### [Passage shown]
####

Let’s look at an example of an Estimated Payor Mix. Suppose this is the Estimated Payor Mix for X-rays at a hospital. Compare the General Payor Mix and Estimated Payor Mix. What do you notice?

 

Payor Mix per Year  
Medicare
8.0%
Medicaid
10.0%
TriCare
2.0%
Managed Care - discounted FFS
72.0%
Managerd Care - capitated
0.0%
Commercial
2.0%
Self Pay
6.0%
Total
100.0%

 

X-ray Estimated Payor Mix per Year

 
Medicare
6.0%
Medicaid
0.0%
TriCare
1.0%
Managed Care - discounted FFS
72.0%
Managerd Care - capitated
0.0%
Commercial
5.0%
Self Pay
1.0%
Total
85.0%

 

Here are some of the differences:

  • Medicaid dropped from 10% in the hospital to 0% for the X-ray. This probably means that Medicaid doesn’t cover the service.

  • Commercial increased from 2% in the hospital to 5% for the X-ray. Patients with commercial insurance only represent 2% of the total hospital population, but they represent 5% of the people who have X-rays.

  • Self-payors dropped from 5% in the hospital to 2% for the X-rays. It is common to see this in an estimated payor mix, as many self-pay patients cannot afford expensive services.

  • The total payor mix dropped from 100% for the hospital to 85% for the X-rays. That doesn’t make sense. How can the total not be 100%? It turns out that this is correct…but a little complicated. Let’s clarify that confusion next.

Why is the total estimated payor mix less than 100%?
Let’s look at the estimated payor mix in the example above. Something odd happened: the total isn’t 100% anymore! If we’re talking about a total, shouldn’t the total be 100%? 100% means “all of them,” but we need to remember who “them” refers to. Is it 100% of all of the people who come to the hospital? 100% of the people from your family who had breakfast this morning? “100%” can mean a lot of different things, and what has happened here is that we forgot to keep track of what we meant when we said “100%”. Let’s straighten that out.

When we started talking about payor mix, we were talking about all of the payors at the hospital. Those add up to 100%. So, “100%” meant “all of the payors at the hospital.” Now, in thinking about who gets X-rays and how they pay, we want to talk about a different “100%”— 100% all of the X-ray payors.

Several of the percentages from the general payor mix changed. Medicaid, for example, isn’t a factor in the payor mix anymore, so its percentage of the payor mix went from 10%...wait. 10% of what? That’s still 10% of all of the payors at the hospital, right? So let’s be careful here. The hospital’s payor mix had 10% Medicaid, but that 10% goes away when it comes to the X-rays. With the other changes in the payor mix, we are left with 85%...of what? Well, we started with “all of the payors at the hospital,” and we didn’t switch that definition anywhere, so now we have “85% of all of the payors at the hospital.” 15% don’t pay for X-rays, and 85% do.

####

Scene geometry reasoning data:

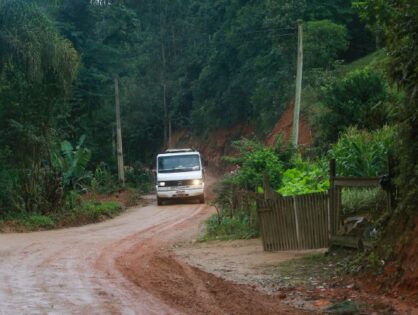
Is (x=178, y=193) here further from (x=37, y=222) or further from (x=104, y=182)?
(x=37, y=222)

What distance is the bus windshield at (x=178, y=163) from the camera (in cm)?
3191

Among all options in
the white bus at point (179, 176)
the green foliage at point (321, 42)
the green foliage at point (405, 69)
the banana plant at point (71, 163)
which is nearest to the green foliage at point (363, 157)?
the green foliage at point (405, 69)

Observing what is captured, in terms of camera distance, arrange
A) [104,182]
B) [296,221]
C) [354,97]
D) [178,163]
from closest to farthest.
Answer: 1. [296,221]
2. [354,97]
3. [178,163]
4. [104,182]

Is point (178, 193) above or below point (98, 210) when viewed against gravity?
above

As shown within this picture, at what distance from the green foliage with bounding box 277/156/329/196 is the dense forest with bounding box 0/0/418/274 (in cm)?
11

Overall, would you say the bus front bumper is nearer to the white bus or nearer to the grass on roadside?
the white bus

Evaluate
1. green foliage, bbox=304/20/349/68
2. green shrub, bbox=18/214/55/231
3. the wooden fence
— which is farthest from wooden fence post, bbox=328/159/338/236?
green foliage, bbox=304/20/349/68

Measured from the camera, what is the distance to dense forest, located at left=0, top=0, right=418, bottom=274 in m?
15.2

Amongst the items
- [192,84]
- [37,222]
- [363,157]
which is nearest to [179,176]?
[37,222]

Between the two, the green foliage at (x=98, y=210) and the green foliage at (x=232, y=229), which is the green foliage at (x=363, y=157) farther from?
the green foliage at (x=98, y=210)

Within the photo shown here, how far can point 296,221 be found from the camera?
13586mm

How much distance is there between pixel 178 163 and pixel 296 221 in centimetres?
1888

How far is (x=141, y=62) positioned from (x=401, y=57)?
54.2 m

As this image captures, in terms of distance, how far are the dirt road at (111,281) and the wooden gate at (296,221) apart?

####

### [Activities]
- a) According to the payor mix passage, why does the total of the X-ray estimated payor mix come to 85% and not 100%? Explain in one to three sentences.
- b) Quote the payor mix passage, starting at "Let’s look at the" and ending at "the X-ray payors.".
Rely only on the payor mix passage when responding.

### [Responses]
- a) The percentages are still measured against all of the payors at the hospital, since that definition of "100%" was never switched. Some of those payors, such as Medicaid, drop out when it comes to X-rays, so 85% of all hospital payors pay for X-rays and 15% do not.

- b)
Let’s look at the estimated payor mix in the example above. Something odd happened: the total isn’t 100% anymore! If we’re talking about a total, shouldn’t the total be 100%? 100% means “all of them,” but we need to remember who “them” refers to. Is it 100% of all of the people who come to the hospital? 100% of the people from your family who had breakfast this morning? “100%” can mean a lot of different things, and what has happened here is that we forgot to keep track of what we meant when we said “100%”. Let’s straighten that out.

When we started talking about payor mix, we were talking about all of the payors at the hospital. Those add up to 100%. So, “100%” meant “all of the payors at the hospital.” Now, in thinking about who gets X-rays and how they pay, we want to talk about a different “100%”— 100% all of the X-ray payors.